PlayStation buys Jade Raymond’s new studio, Haven

PlayStation Studios has announced yet another acquisition: This time, Sony is adding Jade Raymond’s Montreal-based Haven Studios to its stable of first-party developers.

Haven currently employs more than 60 staff, including developers who’ve worked on Tom Clancy’s Rainbow 6: Siege, Tomb Raider, and Star Wars Battlefront. Once the deal closes, it’ll become the first PlayStation studio based in Canada.

Jade Raymond, of course, first made waves as a producer on the Assassin’s Creed series at Ubisoft. Since then, she’s launched and led EA’s Motive Studios and joined Google Stadia. She departed Google to found Haven last year.

While Haven’s debut title has been a PlayStation exclusive (or at least a timed exclusive) all along, in the wake of today’s news we now know a bit more about what that project will look like. According to the press release, Haven’s first game will be “a new live service experience… built upon a systemic and evolving world focused on delivering freedom, thrill, and playfulness.”

Though that doesn’t nail down major details like, say, the genre or setting, it does make it clear that this Haven acquisition is part of a larger strategy to bolster PlayStation’s catalogue of live-service games, in the hopes of supplementing a strong catalog of single-player exclusives. That was also the motivation behind Sony’s deal to acquire Bungie earlier this year, with PlayStation Studios wanting to tap the company’s experience running Destiny 2 to help more of its own studios embrace a live-service model.

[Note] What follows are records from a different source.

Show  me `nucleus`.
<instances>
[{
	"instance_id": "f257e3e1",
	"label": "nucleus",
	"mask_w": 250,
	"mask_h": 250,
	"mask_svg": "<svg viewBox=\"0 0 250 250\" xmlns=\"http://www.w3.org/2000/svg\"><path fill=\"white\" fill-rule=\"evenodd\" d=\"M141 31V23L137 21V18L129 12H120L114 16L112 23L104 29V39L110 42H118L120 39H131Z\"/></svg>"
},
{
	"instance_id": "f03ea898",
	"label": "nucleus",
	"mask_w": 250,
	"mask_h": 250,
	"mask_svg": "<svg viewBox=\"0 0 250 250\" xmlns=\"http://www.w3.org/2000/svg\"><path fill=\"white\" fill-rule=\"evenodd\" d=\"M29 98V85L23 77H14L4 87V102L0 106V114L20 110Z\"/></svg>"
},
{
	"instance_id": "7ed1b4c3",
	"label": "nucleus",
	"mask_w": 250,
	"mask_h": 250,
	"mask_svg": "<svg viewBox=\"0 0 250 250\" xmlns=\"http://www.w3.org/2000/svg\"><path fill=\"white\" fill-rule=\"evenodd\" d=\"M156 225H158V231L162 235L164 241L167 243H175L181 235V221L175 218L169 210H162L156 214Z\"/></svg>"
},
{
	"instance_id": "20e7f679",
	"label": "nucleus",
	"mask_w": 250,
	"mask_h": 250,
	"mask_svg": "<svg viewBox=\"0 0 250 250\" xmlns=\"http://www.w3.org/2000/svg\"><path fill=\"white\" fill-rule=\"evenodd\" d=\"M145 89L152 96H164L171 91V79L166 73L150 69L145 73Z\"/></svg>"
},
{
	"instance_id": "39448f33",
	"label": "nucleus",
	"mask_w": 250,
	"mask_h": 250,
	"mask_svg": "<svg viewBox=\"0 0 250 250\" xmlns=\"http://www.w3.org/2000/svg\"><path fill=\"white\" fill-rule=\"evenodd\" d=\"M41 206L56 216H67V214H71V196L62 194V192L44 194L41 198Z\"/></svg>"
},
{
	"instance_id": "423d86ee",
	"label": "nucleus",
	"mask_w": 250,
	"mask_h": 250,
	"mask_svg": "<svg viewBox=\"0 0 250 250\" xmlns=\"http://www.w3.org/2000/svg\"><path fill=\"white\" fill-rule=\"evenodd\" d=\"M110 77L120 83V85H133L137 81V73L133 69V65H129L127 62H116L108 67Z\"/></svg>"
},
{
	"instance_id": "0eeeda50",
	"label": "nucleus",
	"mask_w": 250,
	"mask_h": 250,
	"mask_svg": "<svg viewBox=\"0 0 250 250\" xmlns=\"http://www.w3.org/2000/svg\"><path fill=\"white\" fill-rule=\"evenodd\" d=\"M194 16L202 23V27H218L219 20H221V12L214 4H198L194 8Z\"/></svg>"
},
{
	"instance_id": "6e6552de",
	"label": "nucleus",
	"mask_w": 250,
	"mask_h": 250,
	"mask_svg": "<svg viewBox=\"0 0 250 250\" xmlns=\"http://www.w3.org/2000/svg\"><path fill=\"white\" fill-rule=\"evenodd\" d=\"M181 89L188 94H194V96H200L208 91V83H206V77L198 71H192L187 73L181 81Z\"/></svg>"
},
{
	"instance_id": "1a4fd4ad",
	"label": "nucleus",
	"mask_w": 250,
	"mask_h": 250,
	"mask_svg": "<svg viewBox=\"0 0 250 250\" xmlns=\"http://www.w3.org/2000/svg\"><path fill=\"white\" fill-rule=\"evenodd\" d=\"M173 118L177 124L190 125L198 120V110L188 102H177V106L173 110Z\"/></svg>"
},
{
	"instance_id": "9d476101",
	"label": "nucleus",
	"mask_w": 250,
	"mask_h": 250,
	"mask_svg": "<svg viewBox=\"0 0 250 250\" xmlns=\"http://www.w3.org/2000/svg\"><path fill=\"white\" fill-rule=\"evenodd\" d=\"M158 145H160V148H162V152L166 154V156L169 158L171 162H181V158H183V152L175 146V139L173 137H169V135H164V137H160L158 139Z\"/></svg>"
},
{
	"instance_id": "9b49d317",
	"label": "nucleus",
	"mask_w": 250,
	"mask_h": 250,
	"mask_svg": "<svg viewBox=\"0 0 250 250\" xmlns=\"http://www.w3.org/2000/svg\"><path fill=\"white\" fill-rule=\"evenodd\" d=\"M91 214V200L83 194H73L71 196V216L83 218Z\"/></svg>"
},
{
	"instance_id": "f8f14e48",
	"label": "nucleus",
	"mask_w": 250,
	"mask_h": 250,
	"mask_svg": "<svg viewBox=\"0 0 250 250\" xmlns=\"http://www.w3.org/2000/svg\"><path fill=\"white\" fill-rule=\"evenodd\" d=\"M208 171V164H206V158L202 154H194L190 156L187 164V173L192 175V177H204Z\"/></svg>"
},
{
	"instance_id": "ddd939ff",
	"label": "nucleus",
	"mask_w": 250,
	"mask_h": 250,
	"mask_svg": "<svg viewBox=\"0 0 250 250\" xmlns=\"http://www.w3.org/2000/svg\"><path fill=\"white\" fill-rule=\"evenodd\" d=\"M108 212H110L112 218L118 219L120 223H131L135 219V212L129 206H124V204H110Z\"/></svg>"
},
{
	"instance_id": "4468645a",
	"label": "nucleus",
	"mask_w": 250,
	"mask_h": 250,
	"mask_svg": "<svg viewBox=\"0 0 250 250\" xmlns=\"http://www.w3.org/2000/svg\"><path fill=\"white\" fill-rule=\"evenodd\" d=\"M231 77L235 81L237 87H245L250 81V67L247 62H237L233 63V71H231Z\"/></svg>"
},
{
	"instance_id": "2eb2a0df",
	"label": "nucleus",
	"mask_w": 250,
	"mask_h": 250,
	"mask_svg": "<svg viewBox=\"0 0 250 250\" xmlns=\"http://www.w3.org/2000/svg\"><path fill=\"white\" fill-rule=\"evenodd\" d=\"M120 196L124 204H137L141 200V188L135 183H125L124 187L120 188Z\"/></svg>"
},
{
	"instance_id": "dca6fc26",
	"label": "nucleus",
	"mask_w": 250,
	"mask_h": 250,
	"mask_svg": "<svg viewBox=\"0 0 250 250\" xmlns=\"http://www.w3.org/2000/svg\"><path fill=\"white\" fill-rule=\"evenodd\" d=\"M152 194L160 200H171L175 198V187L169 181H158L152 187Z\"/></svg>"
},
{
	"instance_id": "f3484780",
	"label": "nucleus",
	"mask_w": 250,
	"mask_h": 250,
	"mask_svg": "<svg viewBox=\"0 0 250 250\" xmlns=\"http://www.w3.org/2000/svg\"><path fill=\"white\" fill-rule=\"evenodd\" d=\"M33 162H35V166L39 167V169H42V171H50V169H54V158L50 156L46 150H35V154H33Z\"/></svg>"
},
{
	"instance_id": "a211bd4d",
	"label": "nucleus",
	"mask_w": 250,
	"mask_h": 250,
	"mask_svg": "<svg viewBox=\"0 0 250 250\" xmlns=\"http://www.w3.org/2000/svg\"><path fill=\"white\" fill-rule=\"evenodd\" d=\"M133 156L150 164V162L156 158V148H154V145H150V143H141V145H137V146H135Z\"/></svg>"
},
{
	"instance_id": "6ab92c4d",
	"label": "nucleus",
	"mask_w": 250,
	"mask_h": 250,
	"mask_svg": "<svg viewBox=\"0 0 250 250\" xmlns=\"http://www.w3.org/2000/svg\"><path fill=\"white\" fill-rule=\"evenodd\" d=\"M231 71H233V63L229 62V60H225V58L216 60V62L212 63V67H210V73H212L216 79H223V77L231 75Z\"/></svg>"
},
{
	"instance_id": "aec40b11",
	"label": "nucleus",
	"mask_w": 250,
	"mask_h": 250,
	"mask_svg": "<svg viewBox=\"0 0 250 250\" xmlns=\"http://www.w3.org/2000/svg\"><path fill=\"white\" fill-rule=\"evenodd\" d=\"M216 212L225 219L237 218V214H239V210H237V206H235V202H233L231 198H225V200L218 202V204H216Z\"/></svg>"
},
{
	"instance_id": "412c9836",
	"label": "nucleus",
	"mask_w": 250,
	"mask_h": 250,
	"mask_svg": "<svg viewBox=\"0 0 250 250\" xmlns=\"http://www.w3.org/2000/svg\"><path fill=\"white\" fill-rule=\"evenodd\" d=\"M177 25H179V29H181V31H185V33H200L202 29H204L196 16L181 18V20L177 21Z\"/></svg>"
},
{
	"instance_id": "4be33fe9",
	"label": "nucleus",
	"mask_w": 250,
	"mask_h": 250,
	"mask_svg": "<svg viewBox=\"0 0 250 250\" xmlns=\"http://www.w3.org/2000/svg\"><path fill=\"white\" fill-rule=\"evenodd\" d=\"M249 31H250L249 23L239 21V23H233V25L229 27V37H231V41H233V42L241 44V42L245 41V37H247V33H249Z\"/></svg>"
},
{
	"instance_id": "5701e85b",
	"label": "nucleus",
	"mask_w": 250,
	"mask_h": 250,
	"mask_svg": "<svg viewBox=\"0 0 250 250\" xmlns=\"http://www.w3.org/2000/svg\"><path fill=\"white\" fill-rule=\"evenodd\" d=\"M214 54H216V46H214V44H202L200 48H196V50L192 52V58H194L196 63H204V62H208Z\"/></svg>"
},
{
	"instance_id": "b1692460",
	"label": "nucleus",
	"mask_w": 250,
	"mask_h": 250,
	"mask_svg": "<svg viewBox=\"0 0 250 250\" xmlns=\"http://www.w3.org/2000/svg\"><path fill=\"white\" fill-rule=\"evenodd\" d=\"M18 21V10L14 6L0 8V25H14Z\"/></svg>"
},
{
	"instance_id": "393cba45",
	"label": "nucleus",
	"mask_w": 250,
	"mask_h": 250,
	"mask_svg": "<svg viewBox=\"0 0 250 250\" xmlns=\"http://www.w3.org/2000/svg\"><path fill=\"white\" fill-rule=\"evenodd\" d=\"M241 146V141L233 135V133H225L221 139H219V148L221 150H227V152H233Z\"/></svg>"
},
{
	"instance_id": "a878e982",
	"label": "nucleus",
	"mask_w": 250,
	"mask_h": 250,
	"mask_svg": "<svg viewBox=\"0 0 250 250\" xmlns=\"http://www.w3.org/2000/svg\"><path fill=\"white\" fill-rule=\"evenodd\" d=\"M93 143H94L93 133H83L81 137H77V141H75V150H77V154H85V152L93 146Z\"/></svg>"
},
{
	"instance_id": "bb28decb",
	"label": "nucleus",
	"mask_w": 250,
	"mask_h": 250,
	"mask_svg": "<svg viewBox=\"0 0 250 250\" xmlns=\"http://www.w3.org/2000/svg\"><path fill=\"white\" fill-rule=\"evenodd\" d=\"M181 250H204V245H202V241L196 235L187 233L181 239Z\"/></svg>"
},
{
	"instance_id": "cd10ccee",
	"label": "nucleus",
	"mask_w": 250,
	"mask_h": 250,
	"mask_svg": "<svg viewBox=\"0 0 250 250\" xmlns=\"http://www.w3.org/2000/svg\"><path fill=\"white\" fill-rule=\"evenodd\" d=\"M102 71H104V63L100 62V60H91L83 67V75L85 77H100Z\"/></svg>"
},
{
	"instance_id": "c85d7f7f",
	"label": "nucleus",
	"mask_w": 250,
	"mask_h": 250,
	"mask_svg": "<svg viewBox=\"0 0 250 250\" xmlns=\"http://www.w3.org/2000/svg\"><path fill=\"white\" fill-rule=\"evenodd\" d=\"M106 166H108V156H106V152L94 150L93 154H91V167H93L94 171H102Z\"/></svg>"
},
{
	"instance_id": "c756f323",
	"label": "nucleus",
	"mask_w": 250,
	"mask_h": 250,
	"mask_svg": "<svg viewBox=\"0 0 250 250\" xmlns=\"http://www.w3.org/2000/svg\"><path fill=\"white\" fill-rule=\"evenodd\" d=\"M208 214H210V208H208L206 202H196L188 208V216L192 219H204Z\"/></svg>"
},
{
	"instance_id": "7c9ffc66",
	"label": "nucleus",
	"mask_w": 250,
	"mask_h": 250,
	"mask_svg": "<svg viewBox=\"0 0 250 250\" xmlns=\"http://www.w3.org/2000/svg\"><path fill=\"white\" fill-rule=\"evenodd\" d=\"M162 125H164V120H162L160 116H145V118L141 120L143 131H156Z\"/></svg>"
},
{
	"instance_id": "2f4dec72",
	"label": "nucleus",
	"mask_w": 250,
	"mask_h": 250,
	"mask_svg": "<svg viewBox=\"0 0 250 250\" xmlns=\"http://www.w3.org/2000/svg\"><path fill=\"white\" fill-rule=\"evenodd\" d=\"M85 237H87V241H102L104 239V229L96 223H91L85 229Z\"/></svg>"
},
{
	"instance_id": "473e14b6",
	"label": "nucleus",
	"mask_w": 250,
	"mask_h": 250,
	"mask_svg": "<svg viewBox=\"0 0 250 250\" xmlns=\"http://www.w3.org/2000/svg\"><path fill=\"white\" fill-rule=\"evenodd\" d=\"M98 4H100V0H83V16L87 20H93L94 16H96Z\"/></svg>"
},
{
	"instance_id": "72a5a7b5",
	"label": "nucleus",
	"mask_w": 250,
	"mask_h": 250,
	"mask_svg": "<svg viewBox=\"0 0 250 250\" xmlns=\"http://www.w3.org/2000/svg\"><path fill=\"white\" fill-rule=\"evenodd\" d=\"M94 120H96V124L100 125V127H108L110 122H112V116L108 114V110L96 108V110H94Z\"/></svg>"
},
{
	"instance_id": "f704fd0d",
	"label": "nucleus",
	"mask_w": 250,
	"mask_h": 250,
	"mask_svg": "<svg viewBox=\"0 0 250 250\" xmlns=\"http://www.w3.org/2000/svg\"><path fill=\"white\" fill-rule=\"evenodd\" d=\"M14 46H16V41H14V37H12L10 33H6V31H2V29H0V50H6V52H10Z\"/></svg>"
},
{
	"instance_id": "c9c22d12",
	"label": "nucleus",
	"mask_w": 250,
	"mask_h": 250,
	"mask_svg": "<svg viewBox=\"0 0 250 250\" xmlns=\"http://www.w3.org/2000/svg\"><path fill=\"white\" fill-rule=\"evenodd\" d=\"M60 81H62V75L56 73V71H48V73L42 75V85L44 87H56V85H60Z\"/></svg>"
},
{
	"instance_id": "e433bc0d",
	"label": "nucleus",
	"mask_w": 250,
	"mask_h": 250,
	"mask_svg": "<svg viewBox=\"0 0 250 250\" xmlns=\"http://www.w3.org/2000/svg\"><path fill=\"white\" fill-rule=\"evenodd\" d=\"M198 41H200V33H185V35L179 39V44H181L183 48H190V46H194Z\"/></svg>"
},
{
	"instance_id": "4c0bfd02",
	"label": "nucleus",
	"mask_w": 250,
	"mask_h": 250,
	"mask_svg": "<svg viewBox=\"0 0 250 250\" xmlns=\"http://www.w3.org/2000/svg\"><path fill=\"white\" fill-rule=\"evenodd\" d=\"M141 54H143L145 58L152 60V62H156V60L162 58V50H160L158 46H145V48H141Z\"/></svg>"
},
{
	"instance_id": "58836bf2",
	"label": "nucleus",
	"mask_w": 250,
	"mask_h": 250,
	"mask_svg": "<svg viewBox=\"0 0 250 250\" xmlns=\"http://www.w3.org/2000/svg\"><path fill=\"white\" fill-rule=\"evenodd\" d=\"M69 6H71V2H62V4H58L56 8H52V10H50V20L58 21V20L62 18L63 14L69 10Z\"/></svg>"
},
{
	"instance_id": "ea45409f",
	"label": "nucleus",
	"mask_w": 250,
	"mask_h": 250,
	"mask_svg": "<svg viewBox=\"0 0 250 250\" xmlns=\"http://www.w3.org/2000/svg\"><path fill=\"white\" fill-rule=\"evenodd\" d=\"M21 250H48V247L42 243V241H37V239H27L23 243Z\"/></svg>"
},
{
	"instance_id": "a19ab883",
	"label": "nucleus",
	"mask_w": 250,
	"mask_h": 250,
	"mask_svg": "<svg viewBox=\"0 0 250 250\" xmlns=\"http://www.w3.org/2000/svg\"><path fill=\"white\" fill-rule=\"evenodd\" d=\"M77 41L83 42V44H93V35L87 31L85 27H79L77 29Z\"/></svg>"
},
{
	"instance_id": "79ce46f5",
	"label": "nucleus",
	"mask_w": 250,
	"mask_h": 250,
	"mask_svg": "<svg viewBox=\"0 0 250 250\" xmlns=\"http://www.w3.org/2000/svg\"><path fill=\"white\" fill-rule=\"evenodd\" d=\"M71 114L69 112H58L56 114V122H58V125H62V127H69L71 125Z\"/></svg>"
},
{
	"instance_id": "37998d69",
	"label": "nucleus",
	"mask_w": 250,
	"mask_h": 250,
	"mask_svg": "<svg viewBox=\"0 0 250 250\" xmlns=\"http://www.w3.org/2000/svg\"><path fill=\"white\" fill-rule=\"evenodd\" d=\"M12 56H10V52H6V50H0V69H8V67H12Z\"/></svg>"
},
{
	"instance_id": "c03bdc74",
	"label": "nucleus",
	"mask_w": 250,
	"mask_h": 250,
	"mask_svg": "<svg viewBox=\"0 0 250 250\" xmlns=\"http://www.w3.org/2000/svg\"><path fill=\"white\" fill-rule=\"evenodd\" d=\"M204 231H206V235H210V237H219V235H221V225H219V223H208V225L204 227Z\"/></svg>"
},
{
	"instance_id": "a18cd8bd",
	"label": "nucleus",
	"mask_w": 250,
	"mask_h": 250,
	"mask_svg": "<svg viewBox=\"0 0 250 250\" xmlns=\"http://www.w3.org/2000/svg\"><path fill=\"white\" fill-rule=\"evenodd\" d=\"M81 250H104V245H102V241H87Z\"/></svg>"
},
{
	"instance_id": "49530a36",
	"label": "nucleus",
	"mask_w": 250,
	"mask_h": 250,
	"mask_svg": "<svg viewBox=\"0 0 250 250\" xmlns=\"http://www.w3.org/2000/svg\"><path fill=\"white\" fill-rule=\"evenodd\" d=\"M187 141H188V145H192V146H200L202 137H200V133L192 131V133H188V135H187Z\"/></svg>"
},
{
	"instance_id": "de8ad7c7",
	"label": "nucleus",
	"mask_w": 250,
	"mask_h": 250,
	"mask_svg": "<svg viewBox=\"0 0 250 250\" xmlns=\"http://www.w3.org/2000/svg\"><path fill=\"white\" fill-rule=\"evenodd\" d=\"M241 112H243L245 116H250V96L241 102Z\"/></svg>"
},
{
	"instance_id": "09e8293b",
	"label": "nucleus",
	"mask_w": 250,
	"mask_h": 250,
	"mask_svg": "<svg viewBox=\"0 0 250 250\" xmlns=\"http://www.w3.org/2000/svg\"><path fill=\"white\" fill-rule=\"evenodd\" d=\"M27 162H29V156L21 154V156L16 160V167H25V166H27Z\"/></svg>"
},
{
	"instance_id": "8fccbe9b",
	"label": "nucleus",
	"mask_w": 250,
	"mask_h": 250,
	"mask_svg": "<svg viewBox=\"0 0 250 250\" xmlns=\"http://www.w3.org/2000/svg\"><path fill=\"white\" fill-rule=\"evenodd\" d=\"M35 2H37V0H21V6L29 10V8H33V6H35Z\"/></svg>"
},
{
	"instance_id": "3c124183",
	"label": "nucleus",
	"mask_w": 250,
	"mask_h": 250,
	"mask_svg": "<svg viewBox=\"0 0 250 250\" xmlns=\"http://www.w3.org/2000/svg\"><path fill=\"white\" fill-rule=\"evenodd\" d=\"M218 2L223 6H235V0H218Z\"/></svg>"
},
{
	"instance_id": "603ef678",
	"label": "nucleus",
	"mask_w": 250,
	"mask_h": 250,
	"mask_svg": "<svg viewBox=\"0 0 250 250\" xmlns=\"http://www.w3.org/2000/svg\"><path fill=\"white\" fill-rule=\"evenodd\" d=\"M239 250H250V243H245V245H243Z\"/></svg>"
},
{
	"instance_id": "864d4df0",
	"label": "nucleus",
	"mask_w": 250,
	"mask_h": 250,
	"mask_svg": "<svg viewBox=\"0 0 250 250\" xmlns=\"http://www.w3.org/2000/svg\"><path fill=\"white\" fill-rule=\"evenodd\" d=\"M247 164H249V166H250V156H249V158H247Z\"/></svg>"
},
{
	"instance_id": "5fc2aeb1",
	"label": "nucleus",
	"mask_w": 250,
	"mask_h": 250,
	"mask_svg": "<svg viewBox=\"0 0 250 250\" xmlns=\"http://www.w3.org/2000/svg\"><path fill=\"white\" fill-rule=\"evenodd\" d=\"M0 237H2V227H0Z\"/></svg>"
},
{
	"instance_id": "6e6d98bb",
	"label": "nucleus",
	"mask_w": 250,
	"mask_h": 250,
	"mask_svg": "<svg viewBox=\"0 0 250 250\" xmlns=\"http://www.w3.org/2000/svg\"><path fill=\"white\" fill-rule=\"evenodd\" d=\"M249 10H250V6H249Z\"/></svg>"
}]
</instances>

Still, PlayStation Studios head Hermen Hulst assured GameIndustry.biz that the company won’t abandon its bread-and-butter single-player experiences. “Obviously we will always carry on making these single-player narrative-based games such as Ghost of Tsushima, The Last of Us, and Horizon Forbidden West,” Hulst said. “But you’ve spotted correctly that we have invested in live service games, because that’s incredibly exciting for us. It allows us to build larger worlds, it allows us to create really meaningful social connections between players.”

Hulst noted that there are “quite a few” live-service titles in development or pre-production at Sony’s internal studios already.